6.6.1. scikits.learn.mixture.GMM¶
- class scikits.learn.mixture.GMM(n_states=1, cvtype='diag')¶
- Gaussian Mixture Model - Representation of a Gaussian mixture model probability distribution. This class allows for easy evaluation of, sampling from, and maximum-likelihood estimation of the parameters of a GMM distribution. - Initializes parameters such that every mixture component has zero mean and identity covariance. - Parameters : - n_states : int - Number of mixture components. - cvtype : string (read-only) - String describing the type of covariance parameters to use. Must be one of ‘spherical’, ‘tied’, ‘diag’, ‘full’. Defaults to ‘diag’. - Examples - >>> import numpy as np >>> from scikits.learn import mixture >>> g = mixture.GMM(n_states=2) - >>> # Generate random observations with two modes centered on 0 >>> # and 10 to use for training. >>> np.random.seed(0) >>> obs = np.concatenate((np.random.randn(100, 1), ... 10 + np.random.randn(300, 1))) >>> g.fit(obs) GMM(cvtype='diag', n_states=2) >>> g.weights array([ 0.25, 0.75]) >>> g.means array([[ 0.05980802], [ 9.94199467]]) >>> g.covars [array([[ 1.01682662]]), array([[ 0.96080513]])] >>> np.round(g.weights, 2) array([ 0.25, 0.75]) >>> np.round(g.means, 2) array([[ 0.06], [ 9.94]]) >>> np.round(g.covars, 2) ... array([[[ 1.02]], [[ 0.96]]]) >>> g.predict([[0], [2], [9], [10]]) array([0, 0, 1, 1]) >>> np.round(g.score([[0], [2], [9], [10]]), 2) array([-2.32, -4.16, -1.65, -1.19]) - >>> # Refit the model on new data (initial parameters remain the >>> # same), this time with an even split between the two modes. >>> g.fit(20 * [[0]] + 20 * [[10]]) GMM(cvtype='diag', n_states=2) >>> np.round(g.weights, 2) array([ 0.5, 0.5]) - Attributes - cvtype - n_states - weights - means - covars - n_features - int - Dimensionality of the Gaussians. - Methods - decode(X) - Find most likely mixture components for each point in X. - eval(X) - Compute the log likelihood of X under the model and the posterior distribution over mixture components. - fit(X) - Estimate model parameters from X using the EM algorithm. - predict(X) - Like decode, find most likely mixtures components for each observation in X. - rvs(n=1) - Generate n samples from the model. - score(X) - Compute the log likelihood of X under the model. - __init__(n_states=1, cvtype='diag')¶
 - covars¶
- Return covars as a full matrix. 
 - cvtype¶
- Covariance type of the model. - Must be one of ‘spherical’, ‘tied’, ‘diag’, ‘full’. 
 - decode(obs)¶
- Find most likely mixture components for each point in obs. - Parameters : - obs : array_like, shape (n, n_features) - List of n_features-dimensional data points.
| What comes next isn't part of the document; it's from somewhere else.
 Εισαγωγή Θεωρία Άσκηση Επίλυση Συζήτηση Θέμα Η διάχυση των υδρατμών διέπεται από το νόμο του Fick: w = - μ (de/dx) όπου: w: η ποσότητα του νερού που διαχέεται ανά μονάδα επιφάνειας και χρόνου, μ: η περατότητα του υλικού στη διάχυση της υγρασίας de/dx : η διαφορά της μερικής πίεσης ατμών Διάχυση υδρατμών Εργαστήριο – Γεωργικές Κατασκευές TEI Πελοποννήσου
Each row corresponds to a single data point. - Returns : - logprobs : array_like, shape (n,) - Log probability of each point in obs under the model. - components : array_like, shape (n,) - Index of the most likelihod mixture components for each observation 
 - eval(obs)¶
- Evaluate the model on data - Compute the log probability of obs under the model and return the posterior distribution (responsibilities) of each mixture component for each element of obs. - Parameters : - obs : array_like, shape (n, n_features) - List of n_features-dimensional data points. Each row corresponds to a single data point. - Returns : - logprob : array_like, shape (n,) - Log probabilities of each data point in obs - posteriors: array_like, shape (n, n_states) : - Posterior probabilities of each mixture component for each observation 
 - fit(X, n_iter=10, min_covar=0.001, thresh=0.01, params='wmc', init_params='wmc')¶
- Estimate model parameters with the expectation-maximization algorithm. - A initialization step is performed before entering the em algorithm. If you want to avoid this step, set the keyword argument init_params to the empty string ‘’. Likewise, if you would like just to do an initialization, call this method with n_iter=0. - Parameters : - X : array_like, shape (n, n_features) - List of n_features-dimensional data points. Each row corresponds to a single data point. - n_iter : int, optional - Number of EM iterations to perform. - min_covar : float, optional - Floor on the diagonal of the covariance matrix to prevent overfitting. Defaults to 1e-3. - thresh : float, optional - Convergence threshold. - params : string, optional - Controls which parameters are updated in the training process. Can contain any combination of ‘w’ for weights, ‘m’ for means, and ‘c’ for covars. Defaults to ‘wmc’. - init_params : string, optional - Controls which parameters are updated in the initialization process. Can contain any combination of ‘w’ for weights, ‘m’ for means, and ‘c’ for covars. Defaults to ‘wmc’. 
 - means¶
- Mean parameters for each mixture component. 
 - n_states¶
- Number of mixture components in the model. 
 - predict(X)¶
- Predict label for data. - Parameters : - X : array-like, shape = [n_samples, n_features] - Returns : - C : array, shape = [n_samples] 
 - predict_proba(X)¶
- Predict posterior probability of data under each Gaussian in the model. - Parameters : - X : array-like, shape = [n_samples, n_features] - Returns : - T : array-like, shape = [n_samples, n_states] - Returns the probability of the sample for each Gaussian (state) in the model. 
 - rvs(n=1)¶
- Generate random samples from the model. - Parameters : - n : int - Number of samples to generate. - Returns : - obs : array_like, shape (n, n_features) - List of samples 
 - score(obs)¶
- Compute the log probability under the model. - Parameters : - obs : array_like, shape (n, n_features) - List of n_features-dimensional data points. Each row corresponds to a single data point. - Returns : - logprob : array_like, shape (n,) - Log probabilities of each data point in obs 
 - weights¶
- Mixing weights for each mixture component.